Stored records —
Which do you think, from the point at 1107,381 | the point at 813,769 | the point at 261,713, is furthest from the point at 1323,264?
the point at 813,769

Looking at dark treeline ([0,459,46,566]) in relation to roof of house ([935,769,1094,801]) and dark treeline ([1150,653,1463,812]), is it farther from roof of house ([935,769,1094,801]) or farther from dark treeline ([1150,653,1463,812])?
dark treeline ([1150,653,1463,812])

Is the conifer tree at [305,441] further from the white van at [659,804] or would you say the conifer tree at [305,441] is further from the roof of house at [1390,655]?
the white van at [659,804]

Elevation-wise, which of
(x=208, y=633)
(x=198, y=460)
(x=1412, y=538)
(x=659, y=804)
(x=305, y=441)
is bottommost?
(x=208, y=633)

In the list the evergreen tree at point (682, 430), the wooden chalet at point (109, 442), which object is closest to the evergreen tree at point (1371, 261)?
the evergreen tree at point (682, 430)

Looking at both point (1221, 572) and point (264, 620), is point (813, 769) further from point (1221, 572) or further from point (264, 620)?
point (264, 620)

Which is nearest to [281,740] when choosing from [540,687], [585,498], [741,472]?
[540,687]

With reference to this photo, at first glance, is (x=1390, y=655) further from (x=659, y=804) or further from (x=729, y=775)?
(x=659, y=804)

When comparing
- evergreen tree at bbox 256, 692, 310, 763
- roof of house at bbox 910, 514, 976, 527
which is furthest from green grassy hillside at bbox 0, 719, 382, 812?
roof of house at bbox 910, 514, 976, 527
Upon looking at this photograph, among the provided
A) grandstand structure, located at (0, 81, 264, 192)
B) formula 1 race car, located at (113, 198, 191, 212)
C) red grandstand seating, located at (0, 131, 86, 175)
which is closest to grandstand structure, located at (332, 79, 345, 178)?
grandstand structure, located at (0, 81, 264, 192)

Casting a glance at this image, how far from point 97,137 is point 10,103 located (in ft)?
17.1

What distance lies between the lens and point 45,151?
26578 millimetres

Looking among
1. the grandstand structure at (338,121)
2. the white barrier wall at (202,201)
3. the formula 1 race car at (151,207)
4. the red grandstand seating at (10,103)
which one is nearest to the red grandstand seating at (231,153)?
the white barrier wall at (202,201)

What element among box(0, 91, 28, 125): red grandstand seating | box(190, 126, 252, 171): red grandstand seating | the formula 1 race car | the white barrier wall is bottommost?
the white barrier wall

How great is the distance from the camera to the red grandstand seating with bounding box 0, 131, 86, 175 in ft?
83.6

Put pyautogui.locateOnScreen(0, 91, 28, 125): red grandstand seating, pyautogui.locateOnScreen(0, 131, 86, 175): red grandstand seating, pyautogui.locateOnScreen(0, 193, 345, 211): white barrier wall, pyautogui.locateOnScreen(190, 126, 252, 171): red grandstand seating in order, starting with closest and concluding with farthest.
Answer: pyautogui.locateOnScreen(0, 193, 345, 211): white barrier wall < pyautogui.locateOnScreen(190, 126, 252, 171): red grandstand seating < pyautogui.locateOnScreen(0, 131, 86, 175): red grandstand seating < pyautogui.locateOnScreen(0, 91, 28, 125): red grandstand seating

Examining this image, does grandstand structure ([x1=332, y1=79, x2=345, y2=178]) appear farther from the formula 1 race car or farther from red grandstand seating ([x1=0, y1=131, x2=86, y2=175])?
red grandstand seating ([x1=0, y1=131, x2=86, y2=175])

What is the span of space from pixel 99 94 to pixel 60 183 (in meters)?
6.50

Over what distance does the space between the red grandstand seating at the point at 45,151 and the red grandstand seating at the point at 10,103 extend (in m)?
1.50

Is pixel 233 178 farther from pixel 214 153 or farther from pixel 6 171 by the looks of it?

Task statement —
Extract every record and return it verbatim.

Solution for this task —
Which do you think, from the point at 1107,381 | the point at 813,769 | the point at 261,713, is furthest from the point at 1323,264?
the point at 813,769

Looking at dark treeline ([0,459,46,566]) in relation to roof of house ([935,769,1094,801]) and dark treeline ([1150,653,1463,812]), is it farther from roof of house ([935,769,1094,801]) or farther from dark treeline ([1150,653,1463,812])?
dark treeline ([1150,653,1463,812])

Is the conifer tree at [305,441] further from the white van at [659,804] or would you say the conifer tree at [305,441] is further from the roof of house at [1390,655]?
the white van at [659,804]

Elevation-wise, which of
(x=208, y=633)
(x=198, y=460)
(x=1412, y=538)
(x=659, y=804)
(x=305, y=441)
is bottommost?
(x=208, y=633)

In the list the evergreen tree at point (682, 430), the wooden chalet at point (109, 442), which object is closest to the evergreen tree at point (1371, 261)?
the evergreen tree at point (682, 430)

Looking at both point (1221, 572) and point (264, 620), is point (813, 769) further from point (1221, 572) or further from point (264, 620)?
point (264, 620)

Which is nearest to [281,740] when choosing from [540,687], [585,498], [741,472]?
[540,687]

With reference to this photo, at first glance, is (x=1390, y=655) further from (x=659, y=804) or further from (x=729, y=775)?
(x=659, y=804)

When comparing
- evergreen tree at bbox 256, 692, 310, 763
- roof of house at bbox 910, 514, 976, 527
which is furthest from green grassy hillside at bbox 0, 719, 382, 812?
roof of house at bbox 910, 514, 976, 527
Upon looking at this photograph, among the provided
A) grandstand structure, located at (0, 81, 264, 192)
B) formula 1 race car, located at (113, 198, 191, 212)
C) red grandstand seating, located at (0, 131, 86, 175)
which is closest to grandstand structure, located at (332, 79, 345, 178)?
grandstand structure, located at (0, 81, 264, 192)

Casting a glance at this image, how far from point 97,137 is point 10,103 located (in ft)?
17.1

What distance lies between the lens and point 45,151?
26578 millimetres

Looking among
1. the grandstand structure at (338,121)
2. the white barrier wall at (202,201)
3. the formula 1 race car at (151,207)
4. the red grandstand seating at (10,103)
which one is nearest to the red grandstand seating at (231,153)?
the white barrier wall at (202,201)

What element among box(0, 91, 28, 125): red grandstand seating | box(190, 126, 252, 171): red grandstand seating | the formula 1 race car | the white barrier wall is bottommost?
the white barrier wall

How great is the distance from the camera to the red grandstand seating with bounding box 0, 131, 86, 175 in ft?
83.6

Put pyautogui.locateOnScreen(0, 91, 28, 125): red grandstand seating, pyautogui.locateOnScreen(0, 131, 86, 175): red grandstand seating, pyautogui.locateOnScreen(0, 193, 345, 211): white barrier wall, pyautogui.locateOnScreen(190, 126, 252, 171): red grandstand seating in order, starting with closest and concluding with farthest.
Answer: pyautogui.locateOnScreen(0, 193, 345, 211): white barrier wall < pyautogui.locateOnScreen(190, 126, 252, 171): red grandstand seating < pyautogui.locateOnScreen(0, 131, 86, 175): red grandstand seating < pyautogui.locateOnScreen(0, 91, 28, 125): red grandstand seating

Examining this image, does grandstand structure ([x1=332, y1=79, x2=345, y2=178]) appear farther from the formula 1 race car or farther from red grandstand seating ([x1=0, y1=131, x2=86, y2=175])?
red grandstand seating ([x1=0, y1=131, x2=86, y2=175])

What is the span of space from pixel 99 94 to pixel 60 183 (in meters)?
6.50

Over what distance does the space between the red grandstand seating at the point at 45,151 and the red grandstand seating at the point at 10,103 extend (in m)?
1.50

Is pixel 233 178 farther from pixel 214 153 or farther from pixel 6 171 by the looks of it?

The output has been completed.